** EXERCISE DATA **
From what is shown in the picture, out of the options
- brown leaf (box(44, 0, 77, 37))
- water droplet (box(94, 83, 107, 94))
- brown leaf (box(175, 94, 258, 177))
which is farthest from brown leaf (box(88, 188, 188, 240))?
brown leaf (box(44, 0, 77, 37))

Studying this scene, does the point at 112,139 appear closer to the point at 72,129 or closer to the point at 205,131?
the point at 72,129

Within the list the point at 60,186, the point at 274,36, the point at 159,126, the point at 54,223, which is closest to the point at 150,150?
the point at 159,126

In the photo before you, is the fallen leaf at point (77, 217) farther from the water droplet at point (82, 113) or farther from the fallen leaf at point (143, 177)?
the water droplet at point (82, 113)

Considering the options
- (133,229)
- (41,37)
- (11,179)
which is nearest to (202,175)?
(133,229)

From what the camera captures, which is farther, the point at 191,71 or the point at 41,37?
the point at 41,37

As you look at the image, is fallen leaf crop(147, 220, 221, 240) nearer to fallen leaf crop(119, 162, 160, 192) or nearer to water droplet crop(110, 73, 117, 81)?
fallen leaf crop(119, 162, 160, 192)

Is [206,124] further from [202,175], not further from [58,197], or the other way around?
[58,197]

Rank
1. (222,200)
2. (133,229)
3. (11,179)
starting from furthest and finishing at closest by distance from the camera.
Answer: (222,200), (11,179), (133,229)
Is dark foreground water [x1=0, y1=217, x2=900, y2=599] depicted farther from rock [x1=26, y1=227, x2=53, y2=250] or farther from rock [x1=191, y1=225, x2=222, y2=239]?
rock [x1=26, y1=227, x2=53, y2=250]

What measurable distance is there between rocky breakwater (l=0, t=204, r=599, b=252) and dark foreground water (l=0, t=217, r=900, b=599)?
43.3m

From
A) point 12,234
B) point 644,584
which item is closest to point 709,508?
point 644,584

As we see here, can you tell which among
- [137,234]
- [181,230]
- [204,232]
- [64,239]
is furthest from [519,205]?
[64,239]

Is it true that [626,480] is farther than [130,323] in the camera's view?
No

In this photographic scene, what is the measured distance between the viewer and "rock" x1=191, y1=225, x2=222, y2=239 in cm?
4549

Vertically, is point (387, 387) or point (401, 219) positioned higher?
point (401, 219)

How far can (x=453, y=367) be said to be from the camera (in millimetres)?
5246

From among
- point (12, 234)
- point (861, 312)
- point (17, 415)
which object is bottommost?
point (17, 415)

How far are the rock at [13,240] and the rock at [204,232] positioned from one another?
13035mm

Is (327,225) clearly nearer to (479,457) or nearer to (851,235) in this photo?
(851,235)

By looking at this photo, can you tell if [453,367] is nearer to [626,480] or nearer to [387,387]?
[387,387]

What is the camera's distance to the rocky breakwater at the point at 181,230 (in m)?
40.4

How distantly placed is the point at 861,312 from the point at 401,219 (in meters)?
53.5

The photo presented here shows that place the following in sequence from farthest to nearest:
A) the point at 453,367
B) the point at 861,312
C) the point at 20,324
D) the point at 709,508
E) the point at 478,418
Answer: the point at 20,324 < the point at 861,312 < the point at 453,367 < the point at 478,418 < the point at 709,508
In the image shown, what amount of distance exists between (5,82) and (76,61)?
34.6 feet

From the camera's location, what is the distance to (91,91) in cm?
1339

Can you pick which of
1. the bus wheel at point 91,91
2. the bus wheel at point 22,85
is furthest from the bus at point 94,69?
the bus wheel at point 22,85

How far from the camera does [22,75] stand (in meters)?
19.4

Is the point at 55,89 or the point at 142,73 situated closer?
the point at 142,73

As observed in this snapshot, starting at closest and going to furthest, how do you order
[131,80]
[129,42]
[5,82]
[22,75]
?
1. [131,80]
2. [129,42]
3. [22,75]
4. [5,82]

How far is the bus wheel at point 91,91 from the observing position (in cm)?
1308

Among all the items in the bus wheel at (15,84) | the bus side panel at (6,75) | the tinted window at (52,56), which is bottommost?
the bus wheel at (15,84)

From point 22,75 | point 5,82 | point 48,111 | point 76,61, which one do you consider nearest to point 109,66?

** TASK INSTRUCTIONS **
Give back the whole listing exactly as it reads.

** THE COMPLETED TASK **
From what is shown in the picture, out of the options
- brown leaf (box(44, 0, 77, 37))
- water droplet (box(94, 83, 107, 94))
- brown leaf (box(175, 94, 258, 177))
which is farthest from brown leaf (box(88, 188, 188, 240))?
brown leaf (box(44, 0, 77, 37))

Studying this scene, does the point at 112,139 appear closer to the point at 72,129 or closer to the point at 205,131?
the point at 72,129

Within the list the point at 60,186, the point at 274,36, the point at 159,126, the point at 54,223, which is closest to the point at 150,150?
the point at 159,126

In the photo before you, is the fallen leaf at point (77, 217) farther from the water droplet at point (82, 113) or farther from the fallen leaf at point (143, 177)?
the water droplet at point (82, 113)

Considering the options
- (133,229)
- (41,37)
- (11,179)
which is nearest to (202,175)?
(133,229)

From what the camera captures, which is farther, the point at 191,71 or the point at 41,37?
the point at 41,37

As you look at the image, is fallen leaf crop(147, 220, 221, 240) nearer to fallen leaf crop(119, 162, 160, 192) or nearer to water droplet crop(110, 73, 117, 81)?
fallen leaf crop(119, 162, 160, 192)

Is [206,124] further from [202,175], not further from [58,197], or the other way around?
[58,197]

Rank
1. (222,200)
2. (133,229)
3. (11,179)
starting from furthest and finishing at closest by distance from the camera.
Answer: (222,200), (11,179), (133,229)
Is dark foreground water [x1=0, y1=217, x2=900, y2=599] depicted farther from rock [x1=26, y1=227, x2=53, y2=250] or farther from rock [x1=191, y1=225, x2=222, y2=239]?
rock [x1=26, y1=227, x2=53, y2=250]

What measurable distance is there between rocky breakwater (l=0, t=204, r=599, b=252) and dark foreground water (l=0, t=217, r=900, b=599)?
43.3m

From
A) point 12,234
B) point 644,584
which item is closest to point 709,508?
point 644,584

As we see here, can you tell which among
- [137,234]
- [181,230]
- [204,232]
- [64,239]
is furthest from [519,205]?
[64,239]

Is it true that [626,480] is farther than [130,323] in the camera's view?
No

In this photographic scene, what is the measured distance between the viewer and "rock" x1=191, y1=225, x2=222, y2=239 in cm?
4549

Vertically, is point (387, 387) or point (401, 219) positioned higher?
point (401, 219)

How far can (x=453, y=367) be said to be from the camera (in millimetres)?
5246

From among
- point (12, 234)
- point (861, 312)
- point (17, 415)
which object is bottommost?
point (17, 415)

How far are the rock at [13,240] and the rock at [204,232] positioned from one another?
13035mm

Is (327,225) clearly nearer to (479,457) or nearer to (851,235) in this photo?
(851,235)

By looking at this photo, can you tell if [453,367] is nearer to [626,480] or nearer to [387,387]?
[387,387]

What is the camera's distance to the rocky breakwater at the point at 181,230 (in m)?
40.4

How distantly placed is the point at 861,312 from the point at 401,219 (in meters)?
53.5

The photo presented here shows that place the following in sequence from farthest to nearest:
A) the point at 453,367
B) the point at 861,312
C) the point at 20,324
D) the point at 709,508
E) the point at 478,418
Answer: the point at 20,324 < the point at 861,312 < the point at 453,367 < the point at 478,418 < the point at 709,508
In the image shown, what amount of distance exists between (5,82) and (76,61)?
34.6 feet

From the camera's location, what is the distance to (91,91) in cm?
1339

Can you pick which of
1. the bus wheel at point 91,91
2. the bus wheel at point 22,85
is furthest from the bus at point 94,69?
the bus wheel at point 22,85

How far from the camera does [22,75] stand (in meters)?
19.4

Is the point at 55,89 or the point at 142,73 situated closer?
the point at 142,73

As observed in this snapshot, starting at closest and going to furthest, how do you order
[131,80]
[129,42]
[5,82]
[22,75]
?
1. [131,80]
2. [129,42]
3. [22,75]
4. [5,82]

How far is the bus wheel at point 91,91 from the observing position (in cm)?
1308

Among all the items in the bus wheel at (15,84) | the bus side panel at (6,75) | the tinted window at (52,56), which is bottommost?
the bus wheel at (15,84)

From point 22,75 | point 5,82 | point 48,111 | point 76,61, which one do you consider nearest to point 109,66?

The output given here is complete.